┌─ Sayfa metni
Türkiye Cumhurbaşkanı iyi işler çıkarıyor, direniyor. Türkiye’nin Rusya ile ilişkilerini geliştirmesini müsbet karşılıyorum. Ermenistan’ın ırkçı hükümeti bir takım problemler çıkarıyor. Elbette o coğrafyada Ermeni halkının da Türkler kadar hakları var. Türkiye’nin ise bunu pek umursamadığı malum. İspanya’dan gelen ve sonra Müslüman olduğunu söyleyen Yahudi dönmeleri de de Ermenilere karşıydı. Atatürk de öyle; fakat o Ermenilere karşı işlenen suçlara karışmadı, diğerleri ise karıştı. Ermeniler de Ruslar tarafından manipüle edildi ve neticesinde Ermeniler yeterince acı çekti.

***

Eski Fransa Cumhurbaşkanı Sarkozy hapis cezasına çarptırıldı. Esasında aptalca bir mesele ve bir manipülasyon; fakat bu onun suçsuz olduğu mânâsına gelmiyor. O masum değildi; fakat ceza aldığı ikincil bir mesele, asıl mevzu soruşturulmadı. Kaddafi’nin Sarkozy’ye seçimlerde kullanmak üzere para verdiği iddiasından hareketle seçimlerde kaynağı belirsiz mali destek kullanmaktan ceza aldı.

Sarkozy yozlaşmış bir adam ve aslında Libya’ya karşı verilen savaşın da baş sorumlusu. Amerikalılarla birlikte Libya’ya saldırdı, bu Libyalılara pahalıya patladı. Katliam yaptılar ve ülke bölündü. Şimdi ise herkesin ümidi Türkiye’nin Libya’da yeniden devlet otoritesinin tesis edilebilmesine yardım etmesi.

Sarkozy’nin kökeni Osmanlı’nın İspanya’dan kurtardığı Yahudilere dayanmaktadır. Annesi ve babası Osmanlı topraklarından Fransa’ya gelmiş, I. Dünya Savaşı sırasında babası Fransa ordusuna katılarak Osmanlı’ya karşı savaşmıştır. Osmanlı’ya olan minnetlerini böyle ödemişlerdir!
└─
* [Görev ayrıntıları]:
Sayfa metnine göre şu soruları yanıtlayın:
1. Yazar, Türkiye'nin hangi ülkeyle ilişkilerini geliştirmesini olumlu karşılıyor?
2. Eski Fransa Cumhurbaşkanı Sarkozy hangi cezaya çarptırıldı?
3. Sarkozy, Amerikalılarla birlikte hangi ülkeye saldırdı?
Bu materyalin metinle hiçbir bağlantısı yoktur.
┌─ Kayıtlı veriler
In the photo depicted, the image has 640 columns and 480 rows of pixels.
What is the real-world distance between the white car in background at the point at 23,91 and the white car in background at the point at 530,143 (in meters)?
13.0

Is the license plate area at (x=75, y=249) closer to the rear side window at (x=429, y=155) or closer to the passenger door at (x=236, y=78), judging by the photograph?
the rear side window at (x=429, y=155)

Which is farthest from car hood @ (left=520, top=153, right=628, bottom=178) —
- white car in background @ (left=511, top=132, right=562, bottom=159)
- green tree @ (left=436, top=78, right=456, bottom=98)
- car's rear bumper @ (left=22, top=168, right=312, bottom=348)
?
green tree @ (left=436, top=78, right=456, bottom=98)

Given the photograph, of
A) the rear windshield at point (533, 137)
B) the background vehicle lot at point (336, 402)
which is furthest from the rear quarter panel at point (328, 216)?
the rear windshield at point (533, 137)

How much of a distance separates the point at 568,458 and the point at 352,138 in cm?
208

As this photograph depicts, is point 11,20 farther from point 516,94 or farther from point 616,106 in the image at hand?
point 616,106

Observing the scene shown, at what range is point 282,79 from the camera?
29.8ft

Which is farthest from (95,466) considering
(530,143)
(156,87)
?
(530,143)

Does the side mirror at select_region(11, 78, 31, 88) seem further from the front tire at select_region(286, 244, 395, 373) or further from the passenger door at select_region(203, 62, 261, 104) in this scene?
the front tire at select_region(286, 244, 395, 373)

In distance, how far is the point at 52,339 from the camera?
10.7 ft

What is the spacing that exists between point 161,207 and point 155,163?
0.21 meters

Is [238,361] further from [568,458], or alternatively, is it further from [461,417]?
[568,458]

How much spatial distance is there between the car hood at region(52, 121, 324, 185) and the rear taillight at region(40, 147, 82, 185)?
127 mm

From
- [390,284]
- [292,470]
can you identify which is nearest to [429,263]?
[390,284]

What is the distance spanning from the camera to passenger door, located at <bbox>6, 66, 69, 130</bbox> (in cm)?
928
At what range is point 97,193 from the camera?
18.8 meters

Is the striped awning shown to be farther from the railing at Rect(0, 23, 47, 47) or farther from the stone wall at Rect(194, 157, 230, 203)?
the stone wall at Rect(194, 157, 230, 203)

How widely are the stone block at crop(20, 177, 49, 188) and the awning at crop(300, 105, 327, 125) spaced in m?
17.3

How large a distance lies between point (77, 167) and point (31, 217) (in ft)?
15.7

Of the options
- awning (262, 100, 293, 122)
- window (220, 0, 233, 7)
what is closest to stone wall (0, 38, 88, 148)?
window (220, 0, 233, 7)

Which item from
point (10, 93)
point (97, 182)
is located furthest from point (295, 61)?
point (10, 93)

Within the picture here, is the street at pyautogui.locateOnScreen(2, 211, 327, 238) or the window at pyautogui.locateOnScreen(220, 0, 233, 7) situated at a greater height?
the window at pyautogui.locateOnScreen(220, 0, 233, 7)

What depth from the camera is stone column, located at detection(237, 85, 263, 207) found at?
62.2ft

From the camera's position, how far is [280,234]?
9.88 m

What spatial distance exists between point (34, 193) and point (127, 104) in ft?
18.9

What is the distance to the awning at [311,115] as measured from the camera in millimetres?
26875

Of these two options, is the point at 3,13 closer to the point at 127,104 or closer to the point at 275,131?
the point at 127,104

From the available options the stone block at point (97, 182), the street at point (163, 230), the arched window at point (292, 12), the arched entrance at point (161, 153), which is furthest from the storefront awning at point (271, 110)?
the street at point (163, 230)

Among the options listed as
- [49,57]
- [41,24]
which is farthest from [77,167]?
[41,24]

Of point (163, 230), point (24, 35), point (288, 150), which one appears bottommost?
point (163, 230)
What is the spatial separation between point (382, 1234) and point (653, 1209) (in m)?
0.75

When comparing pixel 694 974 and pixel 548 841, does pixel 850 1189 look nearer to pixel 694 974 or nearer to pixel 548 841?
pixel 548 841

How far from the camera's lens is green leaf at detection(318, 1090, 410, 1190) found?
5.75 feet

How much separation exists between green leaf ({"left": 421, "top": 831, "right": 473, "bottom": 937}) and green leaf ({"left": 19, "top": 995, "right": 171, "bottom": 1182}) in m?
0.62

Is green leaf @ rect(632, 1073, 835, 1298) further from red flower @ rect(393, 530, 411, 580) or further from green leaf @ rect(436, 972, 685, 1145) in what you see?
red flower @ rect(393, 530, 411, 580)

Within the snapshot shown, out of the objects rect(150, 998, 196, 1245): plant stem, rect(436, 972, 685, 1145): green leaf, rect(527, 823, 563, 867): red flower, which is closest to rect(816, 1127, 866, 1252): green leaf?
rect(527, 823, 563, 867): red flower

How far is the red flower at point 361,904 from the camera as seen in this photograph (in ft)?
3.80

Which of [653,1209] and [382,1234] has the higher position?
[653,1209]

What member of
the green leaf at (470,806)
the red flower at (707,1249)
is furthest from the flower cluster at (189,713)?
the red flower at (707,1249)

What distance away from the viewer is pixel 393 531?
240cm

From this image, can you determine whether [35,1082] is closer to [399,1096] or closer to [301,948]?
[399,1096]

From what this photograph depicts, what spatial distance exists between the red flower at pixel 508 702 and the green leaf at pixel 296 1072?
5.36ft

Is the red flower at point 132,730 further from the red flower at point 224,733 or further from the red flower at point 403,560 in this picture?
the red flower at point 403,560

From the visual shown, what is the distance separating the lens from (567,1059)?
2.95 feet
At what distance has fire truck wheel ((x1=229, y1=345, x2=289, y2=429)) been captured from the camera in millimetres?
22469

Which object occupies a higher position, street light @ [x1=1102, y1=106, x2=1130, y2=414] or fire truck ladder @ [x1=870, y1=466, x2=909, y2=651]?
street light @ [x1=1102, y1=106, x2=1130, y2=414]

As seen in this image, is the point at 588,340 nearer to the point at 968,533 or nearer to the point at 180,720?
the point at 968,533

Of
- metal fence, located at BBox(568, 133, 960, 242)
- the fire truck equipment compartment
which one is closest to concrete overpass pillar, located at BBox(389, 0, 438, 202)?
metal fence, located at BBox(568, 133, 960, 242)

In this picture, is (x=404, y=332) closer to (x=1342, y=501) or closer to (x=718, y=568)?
└─
* [Alıştırma yanıtı]:
1. Rusya
2. Hapis cezası
3. Libya